Le Canard enchaîné, 25 mars 2009, par Igor Capel
Un endroit pour cogiter
Les chemins qu’emprunta Descartes avant de se résoudre à philosopher furent longs et semés d’embûches. Le métier des armes, l’étude des sciences, les voyages, la vie parisienne… autant d’aventures qui le tinrent longtemps éloigné de sa vocation future. Tout cela est dit dans Le Discours de la méthode (1837), ce geste inaugural, mais tardif, de l’entreprise cartésienne. Or la question posée par Bergounioux, ici, n’est pas d’ordre philosophique. Pourquoi, se demande-t-il, ce gentilhomme choisit-il de s’exiler aux Pays-Bas pour poser « l’acte de naissance » du sujet conscient ?
« Au seuil du XVIIe siècle, écrit-il, ils sont quelques-uns, en Europe, à porter sur toute chose un regard différent. » Ainsi Francis Bacon, en Angleterre, qui fonde le principe de toute connaissance sur la recherche des causes. Mais, trop occupé de politique, il s’affranchit de la dure discipline du « régime philosophique ». Au contraire de Spinoza, qui, dans ce qui s’appelle encore les Provinces-Unies, reste fixé sur son ouvrage. Le premier arrive trop tôt, le second trop tard : c’est donc à Descartes qu’il reviendra d’établir les fondements de la raison moderne. Mais pour un Français, dont le pays s’attache surtout à « produire de la littérature », Paris (« cet abrégé du monde ») est un danger : on y préfère l’art de la conversation aux rigueurs de la réflexion. Il faudra du temps à Descartes pour en tirer les conséquences. À savoir l’exil.

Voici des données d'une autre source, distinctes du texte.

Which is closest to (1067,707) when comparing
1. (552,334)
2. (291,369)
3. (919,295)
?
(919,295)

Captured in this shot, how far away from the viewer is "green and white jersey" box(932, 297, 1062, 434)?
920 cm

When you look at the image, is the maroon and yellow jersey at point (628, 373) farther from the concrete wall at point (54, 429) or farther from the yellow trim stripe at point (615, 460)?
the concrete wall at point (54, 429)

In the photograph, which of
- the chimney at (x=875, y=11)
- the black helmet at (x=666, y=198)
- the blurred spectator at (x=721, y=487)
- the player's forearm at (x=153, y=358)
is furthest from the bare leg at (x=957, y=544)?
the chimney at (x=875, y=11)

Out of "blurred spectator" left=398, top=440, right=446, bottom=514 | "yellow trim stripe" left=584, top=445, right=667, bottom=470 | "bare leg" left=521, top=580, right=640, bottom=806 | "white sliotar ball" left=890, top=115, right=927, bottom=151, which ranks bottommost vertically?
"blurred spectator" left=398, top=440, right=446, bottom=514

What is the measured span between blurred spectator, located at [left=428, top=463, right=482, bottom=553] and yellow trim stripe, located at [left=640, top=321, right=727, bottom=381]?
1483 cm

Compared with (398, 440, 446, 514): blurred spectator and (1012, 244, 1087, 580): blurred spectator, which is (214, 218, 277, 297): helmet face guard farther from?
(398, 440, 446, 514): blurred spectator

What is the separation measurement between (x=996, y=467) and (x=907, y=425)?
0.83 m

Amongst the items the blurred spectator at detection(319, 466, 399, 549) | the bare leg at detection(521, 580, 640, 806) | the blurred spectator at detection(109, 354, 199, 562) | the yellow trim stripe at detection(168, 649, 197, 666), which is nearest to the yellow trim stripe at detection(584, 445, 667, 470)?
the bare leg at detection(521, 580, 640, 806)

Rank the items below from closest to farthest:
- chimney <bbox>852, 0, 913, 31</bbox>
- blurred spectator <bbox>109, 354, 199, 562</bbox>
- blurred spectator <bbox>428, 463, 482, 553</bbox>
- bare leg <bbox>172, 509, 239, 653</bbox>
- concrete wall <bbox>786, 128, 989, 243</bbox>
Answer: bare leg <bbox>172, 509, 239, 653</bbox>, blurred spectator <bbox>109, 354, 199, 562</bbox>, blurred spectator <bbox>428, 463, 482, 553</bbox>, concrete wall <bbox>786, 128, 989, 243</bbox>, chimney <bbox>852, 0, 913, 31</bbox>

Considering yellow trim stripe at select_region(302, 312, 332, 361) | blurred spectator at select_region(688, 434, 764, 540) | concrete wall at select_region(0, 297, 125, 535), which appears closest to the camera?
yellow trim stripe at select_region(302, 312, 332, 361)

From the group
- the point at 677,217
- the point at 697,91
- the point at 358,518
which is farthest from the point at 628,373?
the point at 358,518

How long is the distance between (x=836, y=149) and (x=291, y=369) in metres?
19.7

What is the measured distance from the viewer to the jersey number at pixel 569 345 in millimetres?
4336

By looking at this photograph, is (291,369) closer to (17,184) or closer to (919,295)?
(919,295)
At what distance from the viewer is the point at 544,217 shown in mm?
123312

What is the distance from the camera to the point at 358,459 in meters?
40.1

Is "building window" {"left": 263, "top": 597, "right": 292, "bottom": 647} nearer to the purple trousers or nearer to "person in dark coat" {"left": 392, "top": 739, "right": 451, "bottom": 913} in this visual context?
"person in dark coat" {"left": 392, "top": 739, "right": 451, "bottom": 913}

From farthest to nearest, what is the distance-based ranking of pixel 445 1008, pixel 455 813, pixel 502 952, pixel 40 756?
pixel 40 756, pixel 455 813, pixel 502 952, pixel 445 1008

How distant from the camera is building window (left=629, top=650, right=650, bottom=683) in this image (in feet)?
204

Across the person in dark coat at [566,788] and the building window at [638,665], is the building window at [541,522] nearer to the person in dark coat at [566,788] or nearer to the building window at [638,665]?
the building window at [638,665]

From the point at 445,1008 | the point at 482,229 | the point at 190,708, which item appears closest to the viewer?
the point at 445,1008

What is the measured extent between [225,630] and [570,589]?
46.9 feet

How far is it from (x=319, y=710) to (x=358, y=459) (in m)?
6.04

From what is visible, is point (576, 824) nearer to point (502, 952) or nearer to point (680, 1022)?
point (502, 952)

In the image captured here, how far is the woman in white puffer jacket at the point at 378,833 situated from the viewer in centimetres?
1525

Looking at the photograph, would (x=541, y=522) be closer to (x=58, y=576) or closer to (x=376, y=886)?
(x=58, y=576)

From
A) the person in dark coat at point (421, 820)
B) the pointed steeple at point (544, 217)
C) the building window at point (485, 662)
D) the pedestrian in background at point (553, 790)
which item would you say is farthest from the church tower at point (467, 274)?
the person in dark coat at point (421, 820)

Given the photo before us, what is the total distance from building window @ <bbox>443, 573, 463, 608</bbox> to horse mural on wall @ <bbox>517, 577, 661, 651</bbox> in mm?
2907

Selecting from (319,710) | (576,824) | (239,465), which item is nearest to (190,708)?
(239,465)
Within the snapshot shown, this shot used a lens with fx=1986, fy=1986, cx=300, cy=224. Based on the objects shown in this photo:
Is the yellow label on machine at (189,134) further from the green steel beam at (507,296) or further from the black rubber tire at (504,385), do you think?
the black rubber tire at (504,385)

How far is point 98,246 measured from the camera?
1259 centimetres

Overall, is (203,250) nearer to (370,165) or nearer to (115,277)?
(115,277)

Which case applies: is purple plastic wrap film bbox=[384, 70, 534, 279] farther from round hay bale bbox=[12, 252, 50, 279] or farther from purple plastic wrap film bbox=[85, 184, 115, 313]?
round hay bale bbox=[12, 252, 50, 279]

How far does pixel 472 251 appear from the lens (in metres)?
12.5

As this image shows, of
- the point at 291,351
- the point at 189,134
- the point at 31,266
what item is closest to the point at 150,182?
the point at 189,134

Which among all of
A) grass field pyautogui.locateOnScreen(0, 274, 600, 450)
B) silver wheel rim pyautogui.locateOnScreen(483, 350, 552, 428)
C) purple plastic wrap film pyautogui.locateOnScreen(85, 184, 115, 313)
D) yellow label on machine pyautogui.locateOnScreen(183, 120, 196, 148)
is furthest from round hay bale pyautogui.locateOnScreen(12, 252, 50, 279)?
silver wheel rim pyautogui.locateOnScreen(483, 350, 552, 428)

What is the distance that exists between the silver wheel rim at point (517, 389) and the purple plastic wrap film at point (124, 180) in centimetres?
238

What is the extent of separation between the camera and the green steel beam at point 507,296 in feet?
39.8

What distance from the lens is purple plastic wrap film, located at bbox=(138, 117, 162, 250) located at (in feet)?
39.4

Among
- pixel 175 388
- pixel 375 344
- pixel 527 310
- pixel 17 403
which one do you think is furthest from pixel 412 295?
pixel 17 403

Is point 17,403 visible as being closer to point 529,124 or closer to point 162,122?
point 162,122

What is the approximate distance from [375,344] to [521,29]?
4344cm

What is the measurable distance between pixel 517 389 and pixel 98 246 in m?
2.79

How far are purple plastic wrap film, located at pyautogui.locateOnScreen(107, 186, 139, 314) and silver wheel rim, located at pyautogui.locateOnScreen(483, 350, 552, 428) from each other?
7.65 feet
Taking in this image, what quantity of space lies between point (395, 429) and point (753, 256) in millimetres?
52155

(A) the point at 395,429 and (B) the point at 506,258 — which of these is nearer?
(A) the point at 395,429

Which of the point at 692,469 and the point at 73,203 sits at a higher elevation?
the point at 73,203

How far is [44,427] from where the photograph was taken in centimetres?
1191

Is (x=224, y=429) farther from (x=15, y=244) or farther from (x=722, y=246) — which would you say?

Pour Bergounioux (c’est l’écrivain qui parle), cette idée du lieu où écrire revêt une grande importance : pourquoi, s’interroge-t-il, ce Tourangeau ne s’est-il pas retiré dans l’un de ces déserts » que sont alors nos campagnes ? Ou pourquoi n’a-t-il pas choisi l’Italie, destination naturelle pour un Français ? Pourquoi le Nord plutôt que le Sud ? Michelet, plus tard, aura cette réponse : Descartes, Kant, cherchèrent des lieux froids et ternes […] dans l’espoir que la vérité […] se révélerait plus librement au cœur de l’homme. C’est donc aux Pays-Bas, dans « cette mince bande littorale en bordure de la mer du Nord », mais où règnent la paix et la tolérance, que Descartes se soustraira aux ruses du monde sensible pour parvenir à la connaissance impersonnelle des choses. Qui sait, se plaît à imaginer l’auteur, s’il n’y a pas croisé, dans les rues de Leyde, le petit Spinoza donnant la main à son père…
Dans ce bref ouvrage à l’intelligence contagieuse, Bergounioux n’a pas cherché à faire œuvre de philosophe. Mais en quelques pages superbes il réussit à nous conduire jusque dans la « chambre » où se conçut notre bien le plus précieux : le cogito.